## WHAT TO DO
In the listing below, find the line holding "I is for inspire, others seek your guidance." and the line holding "GET YOUR PERSONALIZED". Write out those two lines and all lines between, exactly, and nothing more.
══════════════════════════════
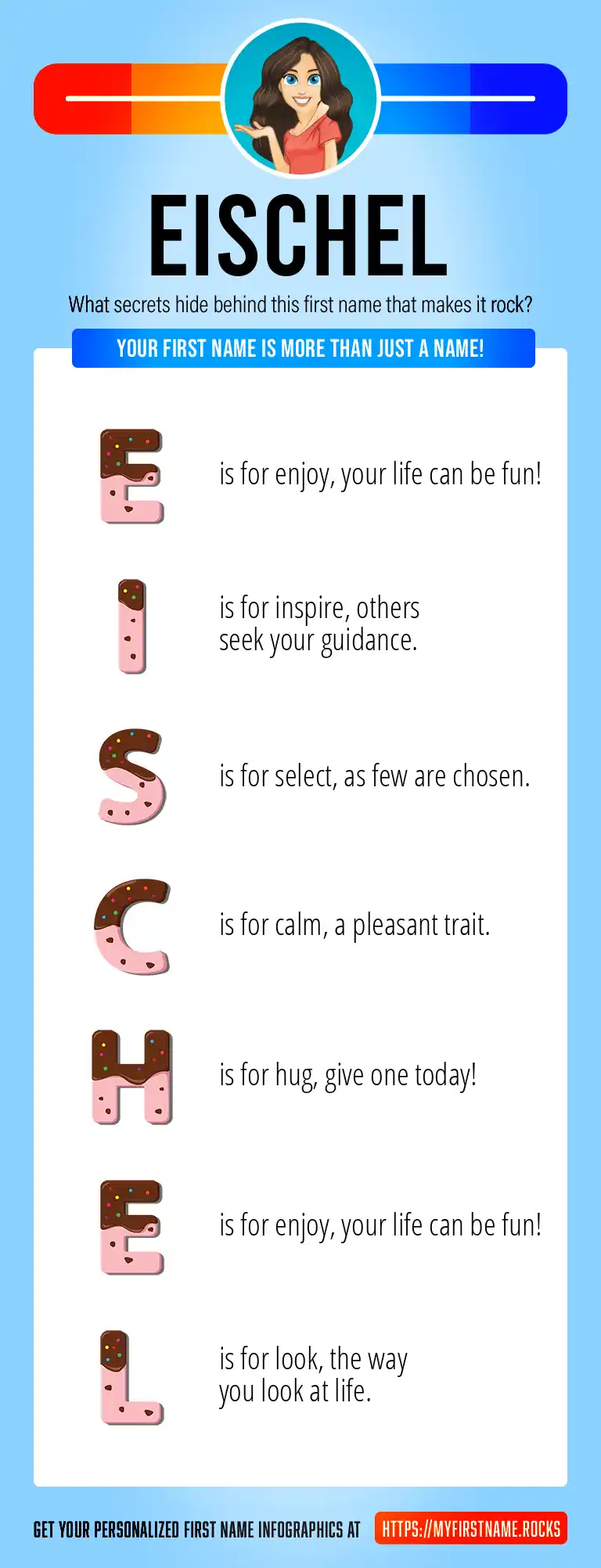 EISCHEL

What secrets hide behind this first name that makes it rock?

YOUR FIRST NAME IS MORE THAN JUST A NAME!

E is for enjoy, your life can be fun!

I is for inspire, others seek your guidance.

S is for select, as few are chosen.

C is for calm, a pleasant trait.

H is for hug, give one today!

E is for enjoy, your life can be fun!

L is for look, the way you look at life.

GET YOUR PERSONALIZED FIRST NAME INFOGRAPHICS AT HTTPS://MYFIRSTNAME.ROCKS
══════════════════════════════
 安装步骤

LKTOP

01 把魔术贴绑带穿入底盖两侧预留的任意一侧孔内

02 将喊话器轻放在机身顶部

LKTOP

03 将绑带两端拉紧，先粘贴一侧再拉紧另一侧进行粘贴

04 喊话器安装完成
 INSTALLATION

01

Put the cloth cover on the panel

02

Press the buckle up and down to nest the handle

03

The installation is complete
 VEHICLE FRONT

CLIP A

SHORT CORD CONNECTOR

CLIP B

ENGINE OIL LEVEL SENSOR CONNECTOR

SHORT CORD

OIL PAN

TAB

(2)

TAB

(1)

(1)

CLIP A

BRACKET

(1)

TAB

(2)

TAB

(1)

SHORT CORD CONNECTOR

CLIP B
══════════════════════════════
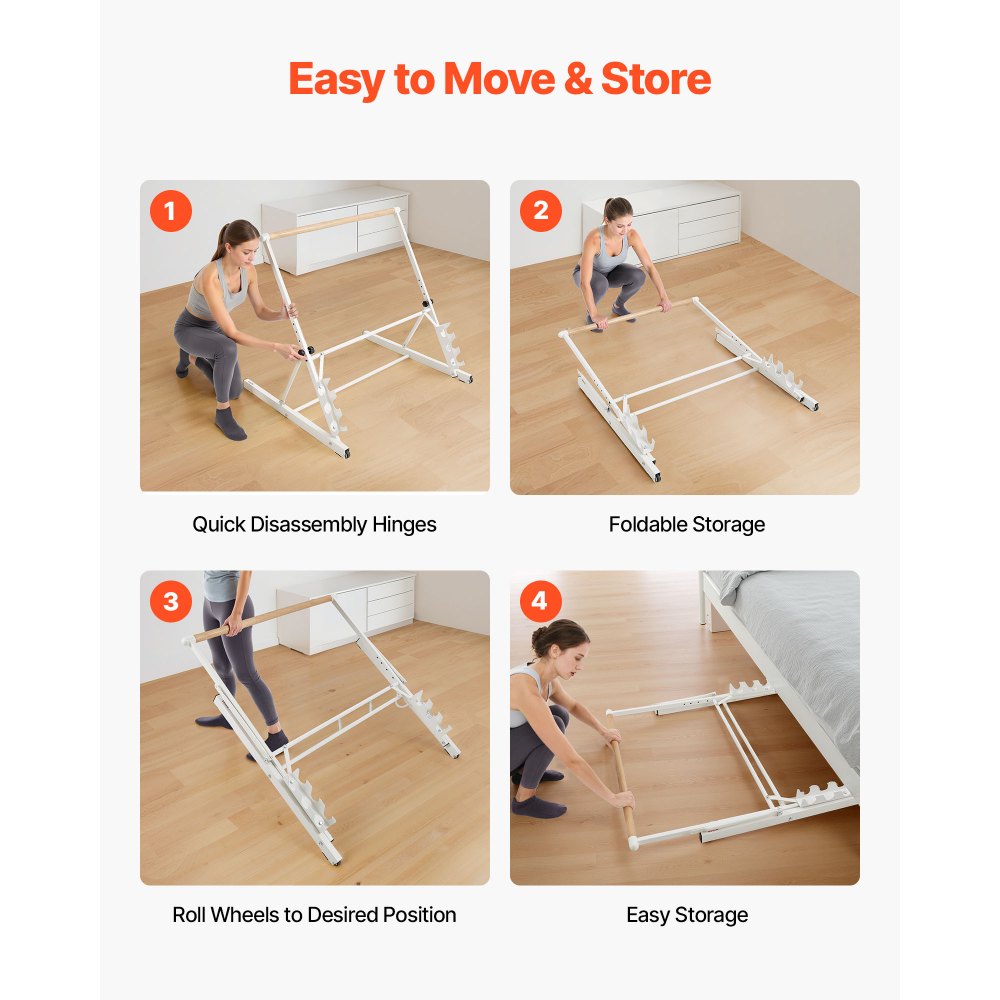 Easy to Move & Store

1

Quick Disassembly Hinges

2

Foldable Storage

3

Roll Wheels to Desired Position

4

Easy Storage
══════════════════════════════
## SOLUTION TO THIS PROBLEM
I is for inspire, others seek your guidance.

S is for select, as few are chosen.

C is for calm, a pleasant trait.

H is for hug, give one today!

E is for enjoy, your life can be fun!

L is for look, the way you look at life.

GET YOUR PERSONALIZED FIRST NAME INFOGRAPHICS AT HTTPS://MYFIRSTNAME.ROCKS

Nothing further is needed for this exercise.